Manasseh Azure reacts to President’s response to Martin Amidu
READING THE PRESIDENT’S RESPONSE CRITICALLY
I have just read the detailed response of the Presidency to Martin Amidu’s resignation letter and his (amidu’s) accusation of interference.
My first impression is the measured tone of the response to the strongly-worded letter from Amidu.
The president has denied ever interfering or asking Amidu to shelve the Agyapa Royalties report so that he (the president) would deal with the matter. It is Amidu’s word against the president’s word. And we may not know who is telling the truth apart from deciding to believe who we think will more likely be truthful on this matter.
What makes Amidu look very terrible in the president’s response is the detailed explanation of how Martin Amidu did not recruit even though he was given the clearance to do so.
Another detailed explanation that makes Martin Amidu look really terrible in the eyes of those who read the president’s response is how budgetary allocations were made available to him, but he failed to spend.
I don’t know what Martin Amidu has to say about those two main issues in the president’s response, but if you read the concluding part of the president’s response about the office space for the Office of the Special Prosecutor, you would understand why Martin Amidu could not have recruited or spent the money allocated to his office.
According to the response from the presidency, the search for a befitting office space started and concluded between September 2019 and September 2020. That problem was resolved about two months ago.
The three-bedroom office could not have contained the staff if Martin Amidu had recruited.
And if he didn’t recruit there would not be the need to spend. So if Martin Amidu can be blamed legitimately for not recruiting or spending, then that should be after two months ago.
It’s like giving a headmaster an office and enough money to admit students without first providing classrooms.
Martin Amidu should explain why he rejected the keys to his new office that was dispatched to him in an envelope. But as we await that explanation, it is important to ask whether that is the standard procedure for handing over a public building to an office such as the Office of the Special Prosecutor.
Should there not have been a more detailed process that gives an inventory of what was being handed to the OSP? Apart from the key, should there not be a list of facilities, the cost and other important considerations for the sake of accountability?
If Martin Amidu does not heed the advice of a delegation of eminent people who might be sent to him to call for a cease fire, we are likely to get a response from him.
Reading the president’s response, however, has given me a new perspective on the matter. The setting up of such an important office demanded more than just a law and a serious anti-corruption crusader.
It might not have been the duty of the president or the government, but more effort should have gone into making that office operational. Even if it meant hiring international consultants well-lettered in matters of security and systems needed to make such an important office effective, it should have been explored.

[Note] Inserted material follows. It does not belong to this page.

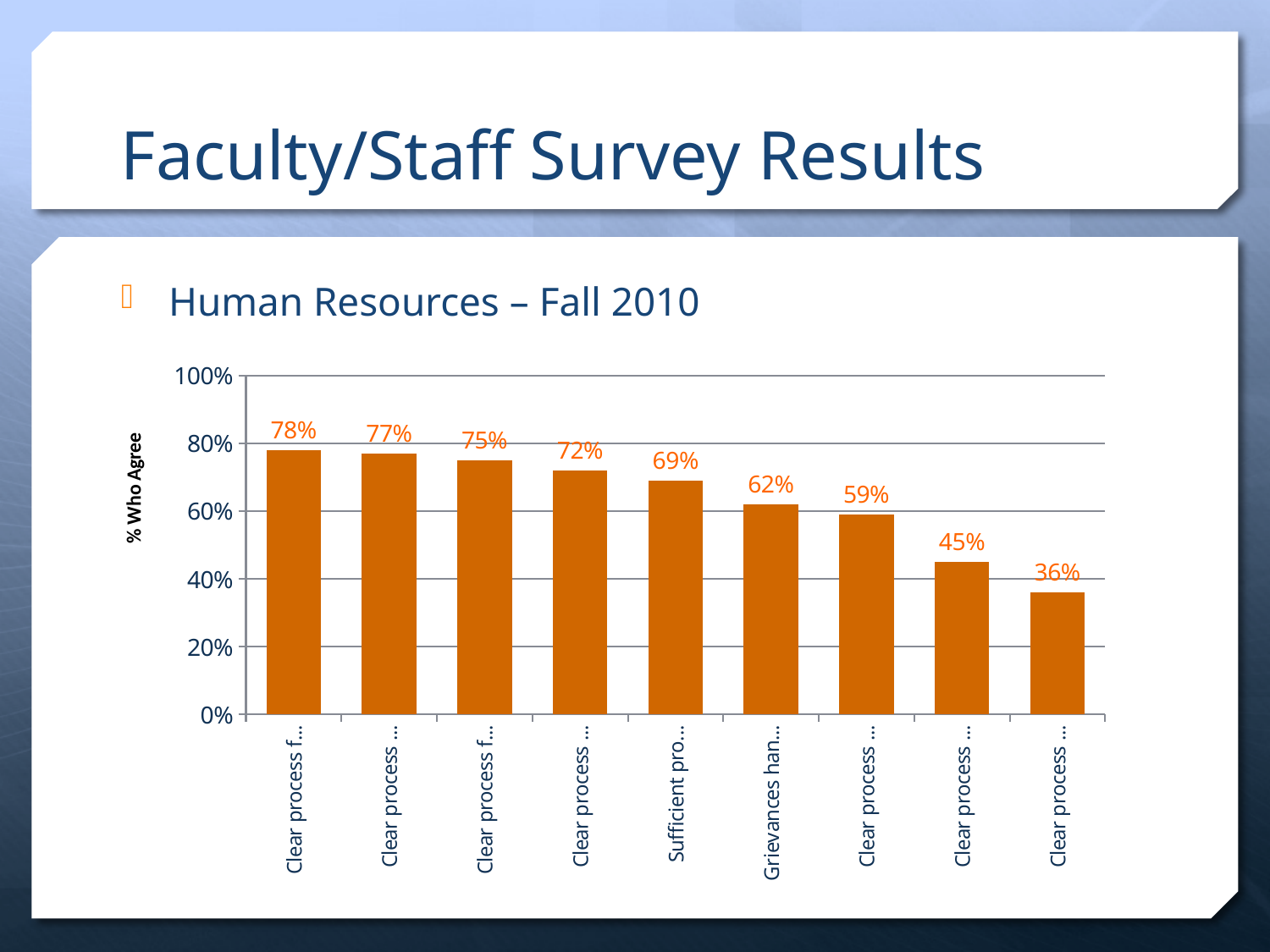
What kind of chart is shown on the slide? Bar chart Do the values rise or fall moving from left to right across the chart? Fall What is the lowest value shown in the chart? 36% How many bars are plotted in the chart? 9 What is the title of the vertical axis? % Who Agree Which is larger, the value of the sixth bar from the left or the seventh bar from the left? The sixth bar (62%) What is the difference between the highest and lowest values in the chart? 42% What is the value of the leftmost bar in the chart? 78% What is the value of the bar labelled 'Grievances han...'? 62% What is the highest value shown in the chart? 78% What is the value of the rightmost bar in the chart? 36% What is the value of the fifth bar from the left? 69%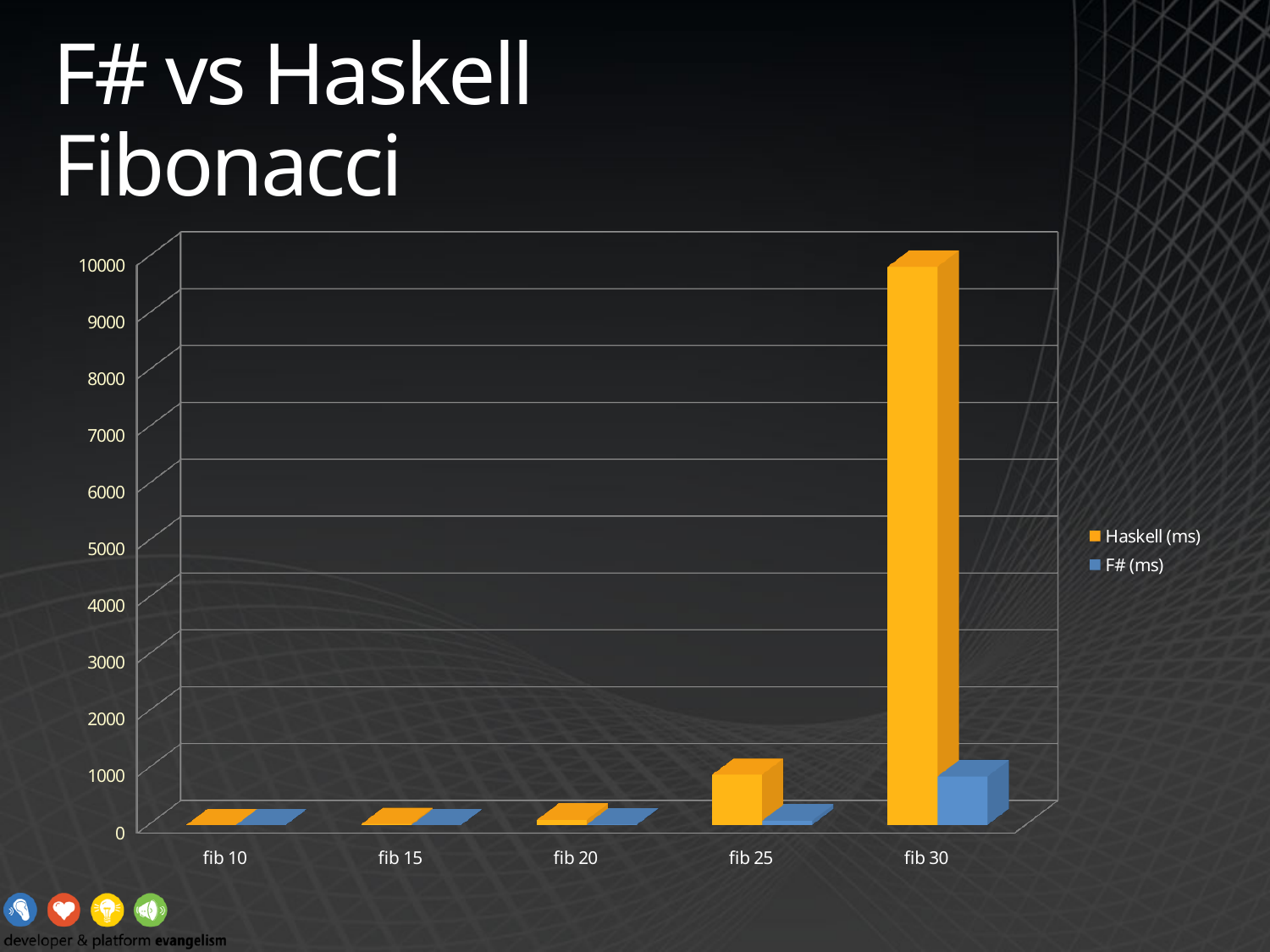
For fib 30, which series has the larger value, Haskell (ms) or F# (ms)? Haskell (ms) Is the F# (ms) value for fib 30 greater or less than 3000? less What is the title of the slide containing the chart? F# vs Haskell Fibonacci How many series does the legend list? 2 Is the Haskell (ms) value for fib 25 greater or less than 2000? less How many categories are shown on the x axis? 5 Which category has the highest Haskell (ms) value? fib 30 Is the Haskell (ms) value for fib 10 greater or less than 1000? less Do the Haskell (ms) values rise or fall from fib 10 to fib 30? rise What kind of chart is shown on the slide? bar chart Which category has the highest F# (ms) value? fib 30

The OSP, like the BNI and EOCO should not just be put into any facility at all. What do they need in their interrogation rooms? What systems are needed to check those who would use the office to make money from the rich and corrupt targets of investigations?
Having said that, the fight against corruption will not go anywhere until we get a leader who is willing to fight it.
And where was the board of the OSP in all of this?
The Auditor General has been forced to go home because he was seriously fighting corruption and had taken the fight to the senior minister. If Martin Amidu is out because it’s his fault, what about Daniel Domelevo, the Auditor General?
As I type this, the Attorney General is sitting on a docket prepared by the Financial Forensic Unit of the Ghana Police Service which has concrete evidence of how over 200 million cedis was paid to Zoomlion and its subsidiaries but the public officials who paid the money cannot give evidence of work done. Not even one official could say he or she saw the work being executed but they paid.
This is just one of the many cases, which the Presidency is aware of, and we do not need a special prosecutor to punish these acts of corruption and deter others.
Manasseh Azure Awuni, November 18, 2020.